# Rocket evo2 Problem



## Thecatlinux

Although the I am not currently at the machine , but the new owner, my friend has rung me to tell me he has a problem with the rocket I have sold him this year.

I am just posting up the problem to see if others can shed some more light on the rockets problem .

The boiler is heating correctly with steam at the steam wand and hot water tap.

tHe problem is there is no water coming through to the group head , the lever is working correctly and the pump is running and all the usual sounds , but alas no water at the group .

The dispensation plate as well as the shower screen are spotless and the machine is regularly back flushed.

Any ideas welcome , and like I said I won't get too see the machine till tomorrow night so I can't really reply or try any suggestions till then , but I will be more than happy with any suggestions of the most likely problem and or pointers of where to start looking .


----------



## 7493

Off the top of my head I'd be looking at the solenoid which directs water to the head. Good luck with it!


----------



## Zephyr

I had the same problem but only with Gaggia Classic. Brew boiler or solenoid was blocked, had to service the boiler and solenoid valve. I guess you simply need to try to descale the machine.

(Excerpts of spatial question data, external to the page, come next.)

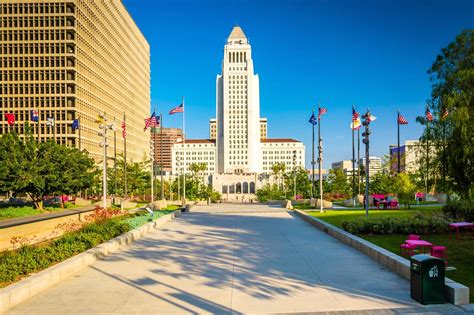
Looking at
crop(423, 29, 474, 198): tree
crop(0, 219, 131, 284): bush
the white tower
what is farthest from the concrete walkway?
the white tower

If its not that simple, need a service.


----------



## Thecatlinux

Thanks I was already being pointed towards the solenoid


----------



## Thecatlinux

Any more advances on solenoid ?


----------



## Thecatlinux

Strange , machine turned on today and worked no problem s ?????


----------



## 7493

Sticky solenoid?


----------



## Thecatlinux

Yes I am guessing it could be .? At least he's able to get his daily joe for now


----------